[[ Input open ]]

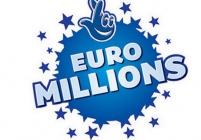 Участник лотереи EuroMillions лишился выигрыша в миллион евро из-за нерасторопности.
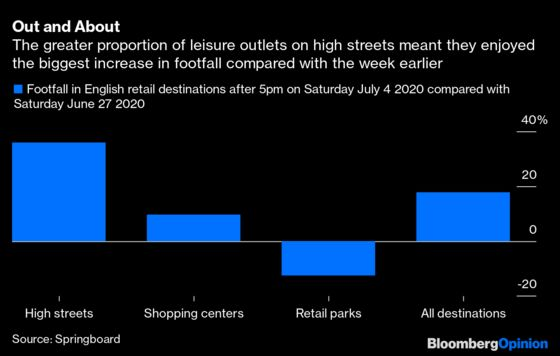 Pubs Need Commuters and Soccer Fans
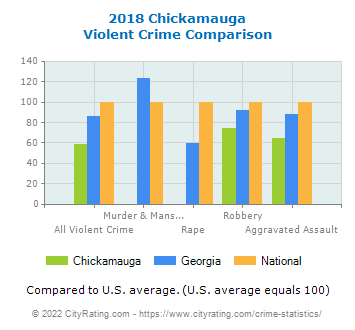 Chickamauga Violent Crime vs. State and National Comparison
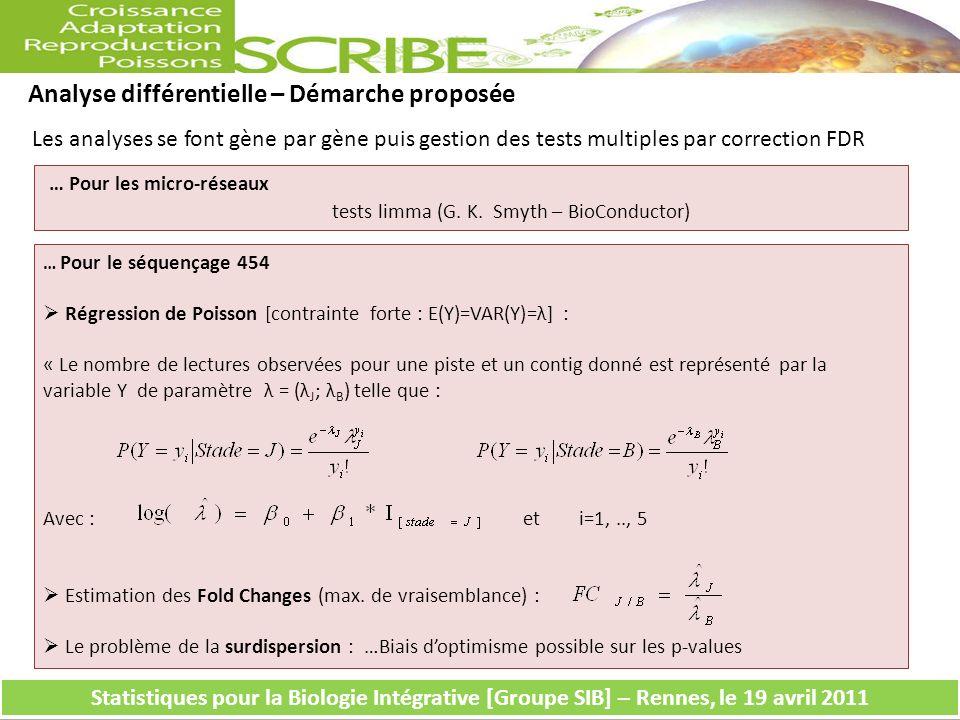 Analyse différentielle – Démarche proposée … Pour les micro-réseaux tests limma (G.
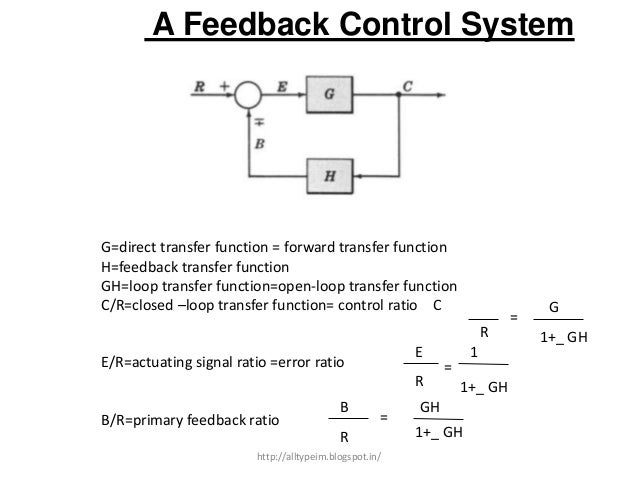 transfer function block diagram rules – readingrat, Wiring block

[[ Input closed ]]
[[ Input open ]]

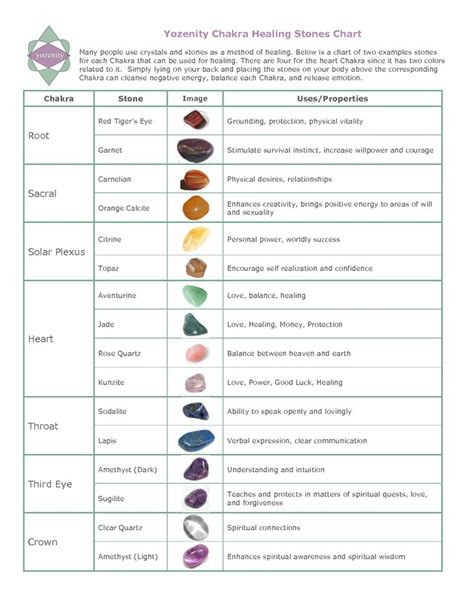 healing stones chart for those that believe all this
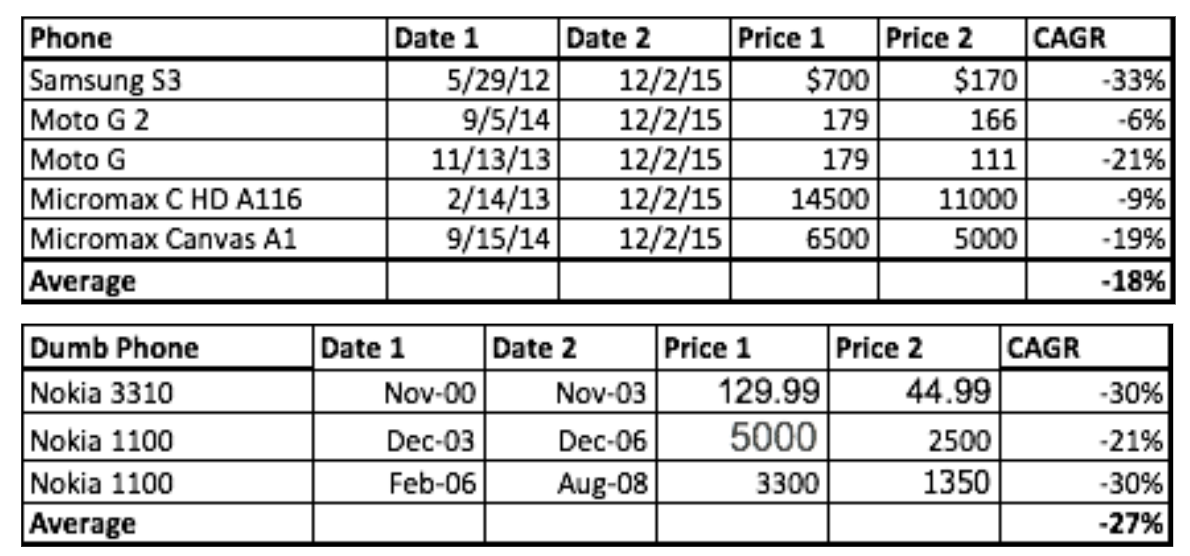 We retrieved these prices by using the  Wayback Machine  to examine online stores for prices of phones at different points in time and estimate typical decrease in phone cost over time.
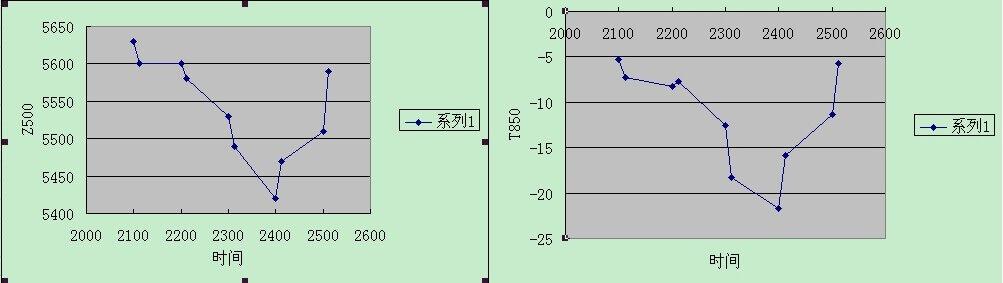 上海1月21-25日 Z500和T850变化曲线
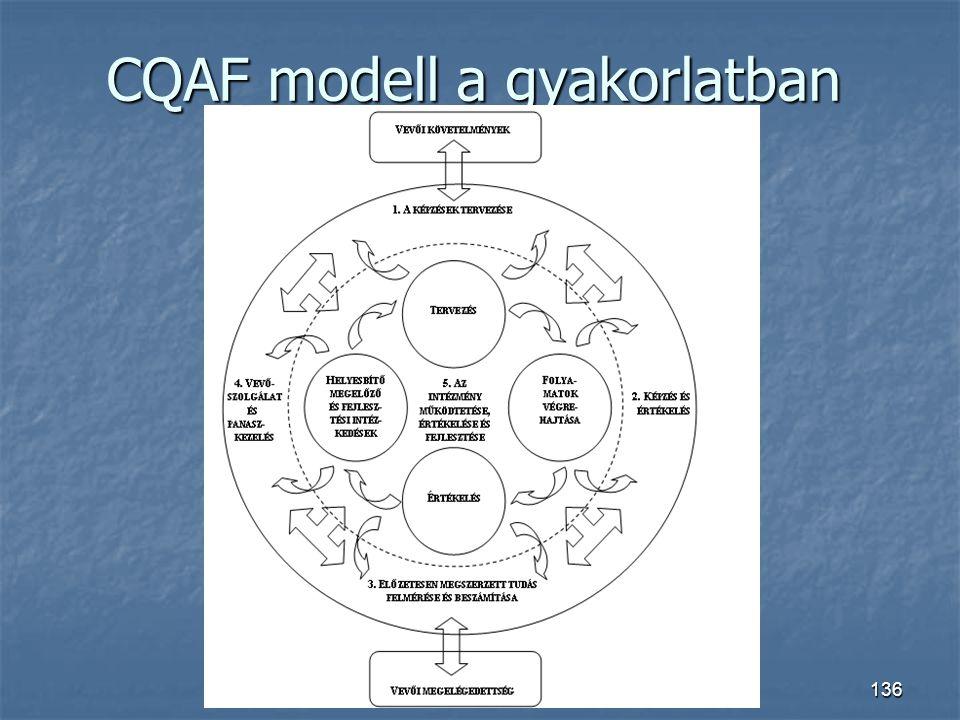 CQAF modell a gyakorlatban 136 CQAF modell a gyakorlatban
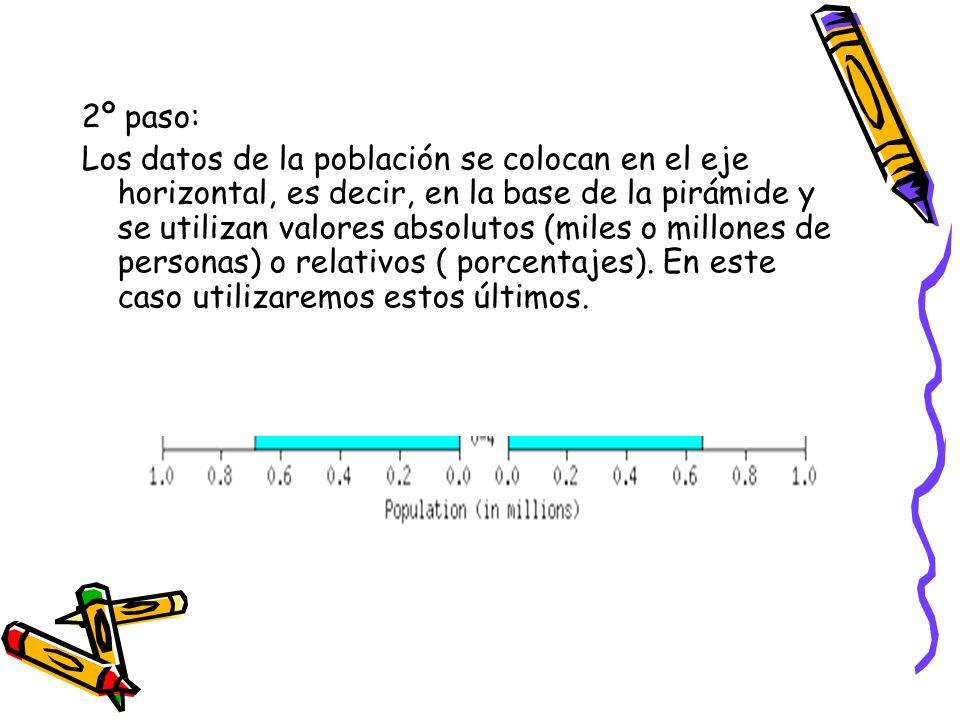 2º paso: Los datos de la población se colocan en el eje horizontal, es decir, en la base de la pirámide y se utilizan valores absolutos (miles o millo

[[ Input closed ]]

▶ [What the task requires]
The lines above from the line with "Pubs Need Commuters and Soccer Fans" through the line with "transfer function block" are to be given again word for word, with no pictures among them.

▶ [Solution for this task]
 Pubs Need Commuters and Soccer Fans
 Chickamauga Violent Crime vs. State and National Comparison
 Analyse différentielle – Démarche proposée … Pour les micro-réseaux tests limma (G.
 transfer function block diagram rules – readingrat, Wiring block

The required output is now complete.